If you listened to the vegan activists at People for the Ethical Treatment of Animals (PETA) and Humane Society of the United States (HSUS) or their public cheerleaders like journalist turned hippie-food salesman Mark Bittman, you would think that bacon was over and granola was in. Well, the financial world—the people who actually put their own money where their mouths are—disagrees.
Fake meat might get the column inches in trendy East Coast newspapers, but the real McCoy—specifically, pork and its most decadent processed product, bacon—are where the money is. Bloomberg News reports that even as pork producers raise more hogs, the demand of people all over the world for delicious bacon, sausage, and pork chops is outstripping farmers’ ability to supply it:
With Americans expected to eat the most pork since 2007, money managers are now the most-bullish since 2014 on hog futures, which already are at a nine-month high. […] Demand at home and abroad is rising faster than U.S. farmers are boosting output.

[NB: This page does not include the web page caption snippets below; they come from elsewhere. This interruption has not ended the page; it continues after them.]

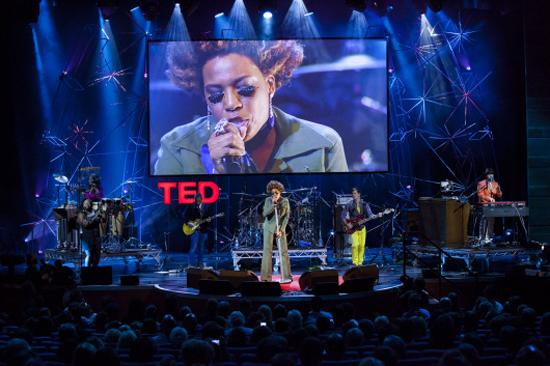 Macy-Gray-at-TEDGlobal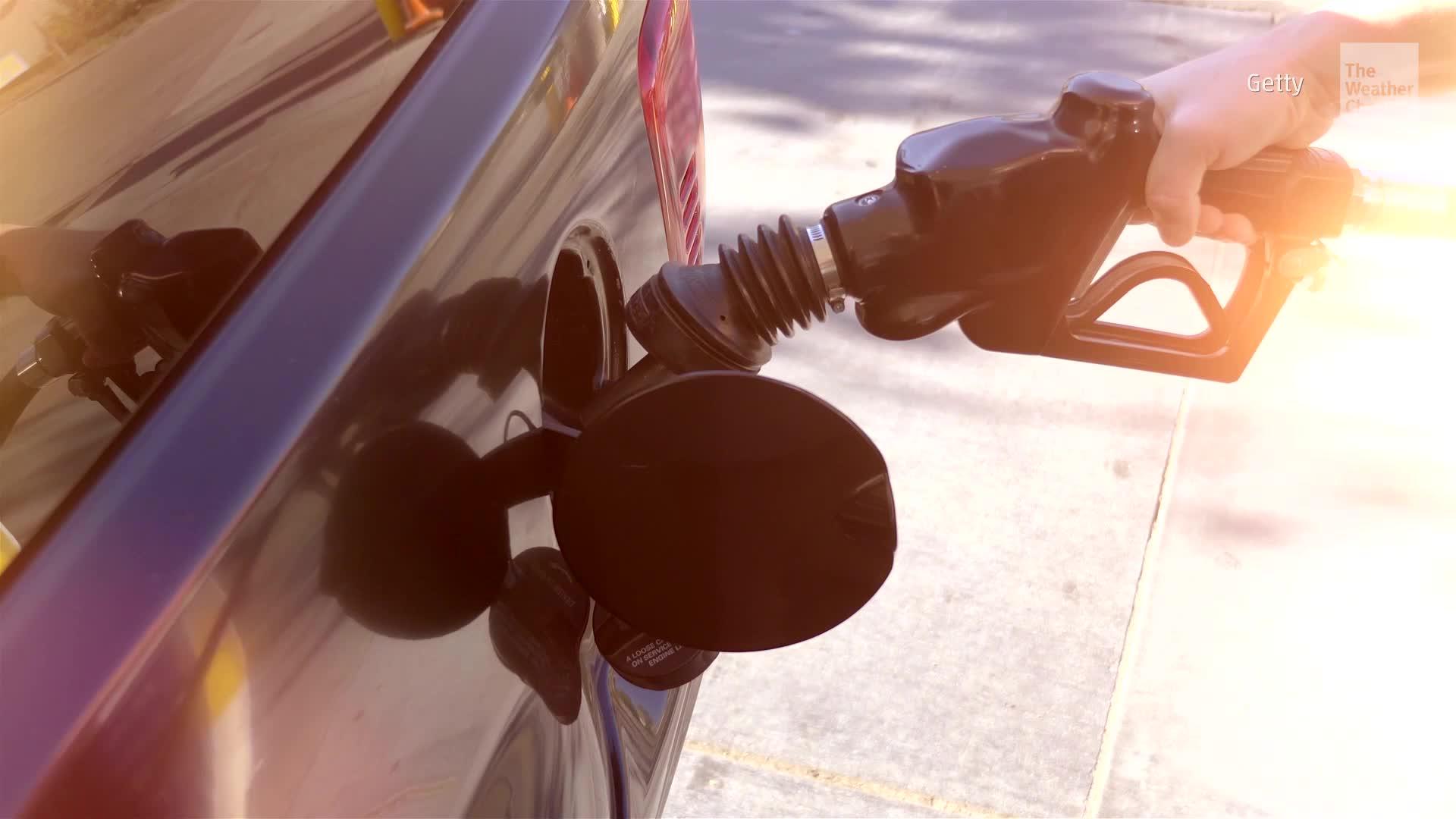 El precio del petróleo sube a medida que los productores comienzan a evacuar al personal de las plataformas en el Golfo.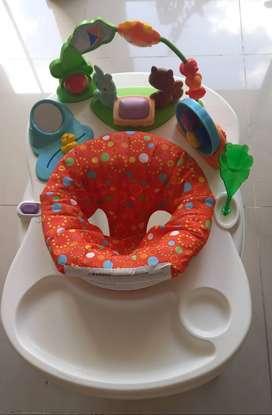 Centro de actividades, entretenimiento y comedor para niño o niña, en perfecto estado. Silla giratoria 360 grados.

And while it’s a sign the vegans are losing the debate where it matters, the popularity of pork might nudge prices a bit higher. That shows why it’s so important for food companies, the public, and officials to reject the demands of HSUS and other vegan groups to further drive up the costs of pork production with bans on maternity pens for pregnant pigs.
While credible large-animal veterinarians hold that maternity pens provide for animal welfare, HSUS demands they be banned. Why? Because HSUS, like PETA, has a vegan agenda and wants to price bacon out of reach of the American consumer. And to that, we say, “Hands off.”